§ EXERCISE GOAL: Copy out every one of the entries below word for word, keeping each line and its order unchanged.

§ RECORD EXTRACTS:
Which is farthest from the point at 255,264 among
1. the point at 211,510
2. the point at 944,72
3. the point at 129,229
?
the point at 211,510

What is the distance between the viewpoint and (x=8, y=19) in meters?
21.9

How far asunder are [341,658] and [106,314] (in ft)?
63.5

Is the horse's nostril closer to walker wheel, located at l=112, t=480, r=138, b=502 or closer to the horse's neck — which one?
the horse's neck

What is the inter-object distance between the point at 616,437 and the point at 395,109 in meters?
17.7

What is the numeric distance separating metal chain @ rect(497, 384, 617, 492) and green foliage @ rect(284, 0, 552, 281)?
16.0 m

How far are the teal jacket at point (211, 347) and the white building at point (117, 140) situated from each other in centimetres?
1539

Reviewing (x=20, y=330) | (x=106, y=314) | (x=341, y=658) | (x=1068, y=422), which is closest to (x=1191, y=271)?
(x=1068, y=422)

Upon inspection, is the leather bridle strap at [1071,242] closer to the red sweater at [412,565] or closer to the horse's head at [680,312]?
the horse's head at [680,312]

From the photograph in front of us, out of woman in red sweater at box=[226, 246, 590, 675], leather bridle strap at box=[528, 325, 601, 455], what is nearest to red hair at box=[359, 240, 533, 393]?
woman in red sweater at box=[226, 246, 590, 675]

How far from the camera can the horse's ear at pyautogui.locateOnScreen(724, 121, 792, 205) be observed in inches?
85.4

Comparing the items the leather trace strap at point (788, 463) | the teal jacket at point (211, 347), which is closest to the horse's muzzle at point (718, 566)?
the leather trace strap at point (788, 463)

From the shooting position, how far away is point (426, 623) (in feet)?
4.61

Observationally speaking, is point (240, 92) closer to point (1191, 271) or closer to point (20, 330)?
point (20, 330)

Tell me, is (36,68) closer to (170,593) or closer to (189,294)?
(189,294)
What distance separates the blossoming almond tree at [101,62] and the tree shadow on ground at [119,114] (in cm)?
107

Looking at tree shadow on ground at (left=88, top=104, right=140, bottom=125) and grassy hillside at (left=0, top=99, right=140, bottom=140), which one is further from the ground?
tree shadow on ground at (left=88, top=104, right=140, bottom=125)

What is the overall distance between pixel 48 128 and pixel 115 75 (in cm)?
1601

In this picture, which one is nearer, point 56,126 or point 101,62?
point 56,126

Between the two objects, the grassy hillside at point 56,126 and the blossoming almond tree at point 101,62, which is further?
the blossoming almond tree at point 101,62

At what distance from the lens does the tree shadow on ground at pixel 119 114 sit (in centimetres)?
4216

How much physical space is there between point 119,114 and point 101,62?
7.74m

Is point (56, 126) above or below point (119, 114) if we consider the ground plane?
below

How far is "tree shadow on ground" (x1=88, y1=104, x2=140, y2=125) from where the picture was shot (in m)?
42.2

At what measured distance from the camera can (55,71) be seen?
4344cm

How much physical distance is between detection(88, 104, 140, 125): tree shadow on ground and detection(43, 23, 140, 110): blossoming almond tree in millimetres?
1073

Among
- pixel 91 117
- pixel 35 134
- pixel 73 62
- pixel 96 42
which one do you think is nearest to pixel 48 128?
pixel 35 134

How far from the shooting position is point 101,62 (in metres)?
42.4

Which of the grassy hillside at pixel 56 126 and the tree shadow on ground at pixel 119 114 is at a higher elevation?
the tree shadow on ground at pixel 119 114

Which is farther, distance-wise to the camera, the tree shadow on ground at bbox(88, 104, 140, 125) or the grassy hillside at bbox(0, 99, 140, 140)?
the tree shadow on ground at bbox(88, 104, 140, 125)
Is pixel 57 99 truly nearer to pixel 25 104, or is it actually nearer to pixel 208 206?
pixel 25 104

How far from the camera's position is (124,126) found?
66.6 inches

§ SOLUTION TO THE PROBLEM:
Which is farthest from the point at 255,264 among
1. the point at 211,510
2. the point at 944,72
3. the point at 129,229
?
the point at 211,510

What is the distance between the viewpoint and (x=8, y=19) in meters?
21.9

How far asunder are [341,658] and [106,314] (in ft)?
63.5

Is the horse's nostril closer to walker wheel, located at l=112, t=480, r=138, b=502 or closer to the horse's neck — which one?
the horse's neck

What is the inter-object distance between the point at 616,437 and the point at 395,109 in meters?
17.7

What is the numeric distance separating metal chain @ rect(497, 384, 617, 492) and green foliage @ rect(284, 0, 552, 281)?
16.0 m

How far are the teal jacket at point (211, 347) and the white building at point (117, 140) situated from each other in centimetres?
1539

Reviewing (x=20, y=330) | (x=106, y=314) | (x=341, y=658) | (x=1068, y=422), which is closest to (x=1191, y=271)?
(x=1068, y=422)

Upon inspection, is the leather bridle strap at [1071,242] closer to the red sweater at [412,565] or closer to the horse's head at [680,312]?
the horse's head at [680,312]

From the photograph in front of us, out of woman in red sweater at box=[226, 246, 590, 675], leather bridle strap at box=[528, 325, 601, 455], what is nearest to red hair at box=[359, 240, 533, 393]?
woman in red sweater at box=[226, 246, 590, 675]

How far from the camera can the horse's ear at pyautogui.locateOnScreen(724, 121, 792, 205) be observed in inches?
85.4

Comparing the items the leather trace strap at point (788, 463) | the teal jacket at point (211, 347), which is closest to the horse's muzzle at point (718, 566)?
the leather trace strap at point (788, 463)

From the shooting position, how far away is point (426, 623) (in feet)?
4.61

Observationally speaking, is point (240, 92) closer to point (1191, 271) or closer to point (20, 330)?
point (20, 330)

Tell me, is (36,68) closer to (170,593) or closer to (189,294)?
(189,294)
What distance separates the blossoming almond tree at [101,62] and the tree shadow on ground at [119,114] (in cm)?
107

Looking at tree shadow on ground at (left=88, top=104, right=140, bottom=125) and grassy hillside at (left=0, top=99, right=140, bottom=140), which one is further from the ground?
tree shadow on ground at (left=88, top=104, right=140, bottom=125)

What is the overall distance between pixel 48 128 and pixel 115 75 (in cm)?
1601

In this picture, which one is nearer, point 56,126 or point 101,62?
point 56,126

Between the two objects, the grassy hillside at point 56,126 and the blossoming almond tree at point 101,62, which is further?
the blossoming almond tree at point 101,62

At what distance from the lens does the tree shadow on ground at pixel 119 114 sit (in centimetres)?
4216

How much physical space is there between point 119,114 and point 101,62?
7.74m

Is point (56, 126) above or below point (119, 114) if we consider the ground plane?
below

How far is "tree shadow on ground" (x1=88, y1=104, x2=140, y2=125) from where the picture was shot (in m)?
42.2

At what measured distance from the camera can (55,71) be seen?
4344cm

How much physical distance is between detection(88, 104, 140, 125): tree shadow on ground and detection(43, 23, 140, 110): blossoming almond tree in millimetres?
1073

Among
- pixel 91 117
- pixel 35 134
- pixel 73 62
- pixel 96 42
which one do you think is nearest to pixel 48 128?
pixel 35 134

How far from the shooting position is point 101,62 (in metres)?
42.4

Which of the grassy hillside at pixel 56 126 and the tree shadow on ground at pixel 119 114 is at a higher elevation?
the tree shadow on ground at pixel 119 114

Which is farther, distance-wise to the camera, the tree shadow on ground at bbox(88, 104, 140, 125) or the grassy hillside at bbox(0, 99, 140, 140)?
the tree shadow on ground at bbox(88, 104, 140, 125)
Is pixel 57 99 truly nearer to pixel 25 104, or is it actually nearer to pixel 208 206?
pixel 25 104

How far from the camera's position is (124,126) found?
66.6 inches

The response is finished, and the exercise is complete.